PROVIDED PASSAGE ->
★ ★ ★ ★ ★ ★ ★
I found as I blogged my journey through cancer treatment, the readers were encouraged by how I went through it. Since every person will go through some form of suffering, difficulty or tragedy in the course of life, either personally or through someone they are close to (a simple reality, folks), it is important to learn how to go through these times in such a way as to come out the other side not only intact, but better for the journey; in essence, to turn one’s brokenness into beauty.

Since childhood I’ve lived with a chronic disease. I couldn’t ignore physical struggles. What I learned, as I observed life, was that no one—no matter how strong and healthy, no matter how gifted or talented, no matter how well-off financially—no one is immune to sickness, disease, injury, pain; loss of loved ones through disease, death, divorce or war; loss of support structures; mistreatment; loss of job, status, social standing. You name it, you and I can be affected by any or all of these in a heartbeat.

For as many people as there are in the world, there are as many different responses to suffering. I’ve seen some people who tragically fall apart. Some turn their backs on God, “losing their faith.” Some people turn to deceptive and destructive “aids” such as alcohol or drugs. Others even walk away from the pain and agony of suffering family members, leaving a wake of ruined relationships and bloodied, trampled hearts. Many become bitter, blaming anything and anyone, especially God, for their woes, clearly revealing their belief that suffering should never have come their way, as though they should be somehow exempt.

Then there are others who appear to just survive, getting through the hard times, as the old saying goes, “by the skin of their teeth.” They grumble and complain their way through it all, with a dark cloud over their lives, like Eeyore, the pitiable friend of Winnie the Pooh. Not an appealing sight.

Thankfully, we’ve also seen those who seem to go through suffering and trials with poise, with grace in the midst of their struggles. Though they have real fears and battles, they aren’t beaten down but actually thrive as a result of their ordeals, real ordeals, coming out the other side of the dark valley stronger and better for their time of struggle. They encourage onlookers by their spirit in the throes of troubles. How do they do it? The answer has more to do with what is inside us than what comes at us from the outside.
★ ★ ★ ★ ★ ★ ★
EXCERPTED RECORDS ->
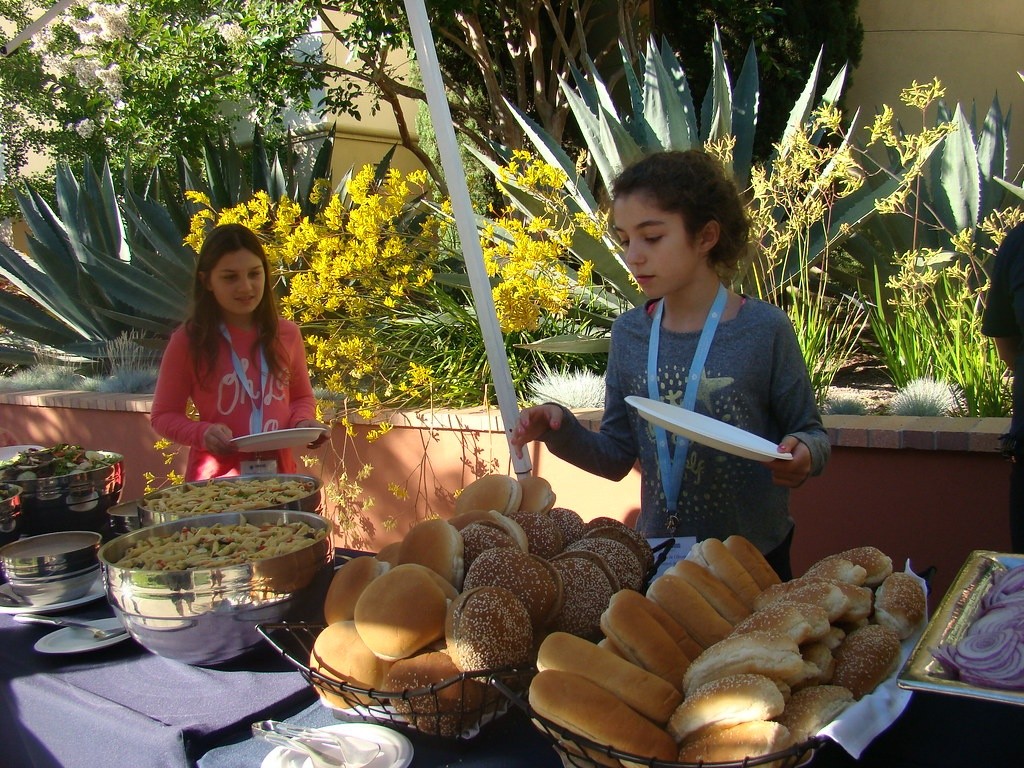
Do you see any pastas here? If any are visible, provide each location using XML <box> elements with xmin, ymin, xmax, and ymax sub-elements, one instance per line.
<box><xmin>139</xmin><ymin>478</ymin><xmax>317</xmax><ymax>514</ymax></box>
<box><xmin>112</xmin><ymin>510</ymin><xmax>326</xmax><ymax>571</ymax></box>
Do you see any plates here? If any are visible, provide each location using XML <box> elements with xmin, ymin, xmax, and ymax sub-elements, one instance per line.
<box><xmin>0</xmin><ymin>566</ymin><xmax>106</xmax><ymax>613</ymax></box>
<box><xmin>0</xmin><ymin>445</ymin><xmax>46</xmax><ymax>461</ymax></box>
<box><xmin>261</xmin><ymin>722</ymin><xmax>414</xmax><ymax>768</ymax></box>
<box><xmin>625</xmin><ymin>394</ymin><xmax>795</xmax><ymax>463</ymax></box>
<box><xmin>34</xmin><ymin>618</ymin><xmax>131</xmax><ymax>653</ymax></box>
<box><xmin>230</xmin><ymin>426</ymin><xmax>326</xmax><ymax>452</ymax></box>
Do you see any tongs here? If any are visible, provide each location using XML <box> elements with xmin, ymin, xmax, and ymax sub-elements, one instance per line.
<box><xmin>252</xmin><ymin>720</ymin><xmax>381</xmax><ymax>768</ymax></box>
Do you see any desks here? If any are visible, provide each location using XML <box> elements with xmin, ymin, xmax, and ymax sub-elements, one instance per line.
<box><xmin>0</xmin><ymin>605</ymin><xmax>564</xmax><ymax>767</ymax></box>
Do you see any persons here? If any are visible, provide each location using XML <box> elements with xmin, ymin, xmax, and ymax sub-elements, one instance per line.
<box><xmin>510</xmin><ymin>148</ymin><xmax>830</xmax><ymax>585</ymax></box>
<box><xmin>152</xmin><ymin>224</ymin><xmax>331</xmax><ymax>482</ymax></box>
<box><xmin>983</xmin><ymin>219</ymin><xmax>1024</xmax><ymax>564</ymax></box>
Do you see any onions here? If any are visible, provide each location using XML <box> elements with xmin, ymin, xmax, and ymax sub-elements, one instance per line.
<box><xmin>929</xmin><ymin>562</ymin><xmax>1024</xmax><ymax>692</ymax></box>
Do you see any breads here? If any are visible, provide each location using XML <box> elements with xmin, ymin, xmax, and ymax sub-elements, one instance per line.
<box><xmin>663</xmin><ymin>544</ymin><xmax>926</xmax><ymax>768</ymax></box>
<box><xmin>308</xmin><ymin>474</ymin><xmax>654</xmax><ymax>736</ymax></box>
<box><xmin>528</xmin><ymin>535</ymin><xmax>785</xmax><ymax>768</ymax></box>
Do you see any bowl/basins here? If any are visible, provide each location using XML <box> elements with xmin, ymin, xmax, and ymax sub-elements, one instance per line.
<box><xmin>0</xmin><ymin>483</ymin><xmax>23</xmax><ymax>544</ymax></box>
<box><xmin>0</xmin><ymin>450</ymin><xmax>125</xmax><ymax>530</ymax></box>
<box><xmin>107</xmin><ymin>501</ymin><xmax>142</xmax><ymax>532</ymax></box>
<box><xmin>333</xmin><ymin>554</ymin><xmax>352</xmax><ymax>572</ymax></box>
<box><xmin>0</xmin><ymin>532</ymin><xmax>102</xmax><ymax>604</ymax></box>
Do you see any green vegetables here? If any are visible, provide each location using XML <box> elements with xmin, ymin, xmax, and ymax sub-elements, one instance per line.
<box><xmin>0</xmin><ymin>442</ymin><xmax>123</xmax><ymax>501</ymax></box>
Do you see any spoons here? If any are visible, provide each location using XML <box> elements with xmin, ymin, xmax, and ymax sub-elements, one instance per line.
★ ★ ★ ★ ★ ★ ★
ACTIVITIES ->
1. Repeat, word for word, everything in the passage on suffering from "Thankfully, we’ve also" down to "from the outside.".
2. Carry on writing the passage on suffering, starting right after its final sentence.

EXPECTED RESULTS ->
1.
Thankfully, we’ve also seen those who seem to go through suffering and trials with poise, with grace in the midst of their struggles. Though they have real fears and battles, they aren’t beaten down but actually thrive as a result of their ordeals, real ordeals, coming out the other side of the dark valley stronger and better for their time of struggle. They encourage onlookers by their spirit in the throes of troubles. How do they do it? The answer has more to do with what is inside us than what comes at us from the outside.

2.
I’ve heard from people who went through terrible ordeals and yet came through them praising God that as a result of that ordeal they have a stronger faith in and a deeper relationship with God, that they are better human beings for the experience. Because I’ve had to deal with Myasthenia Gravis (MG), I’ve learned valuable lessons in how to live. I’ve been learning for most of my life to allow my brokenness to change my character, transforming my weakness into inner strength. It matters not what we are born with or what comes into our lives. It only matters what we do with those things.

As an adult in mid-life I was diagnosed with breast cancer, a whole new world of threat. I worked through it day by day. Cancer presented new challenges and new fears for me to face, and those challenges and fears weren’t easier than others I’d faced previously; they were just different. I came to realize, however, that the way I dealt with these new cancer challenges and fears was the same way I dealt with the old familiar challenges and fears of MG.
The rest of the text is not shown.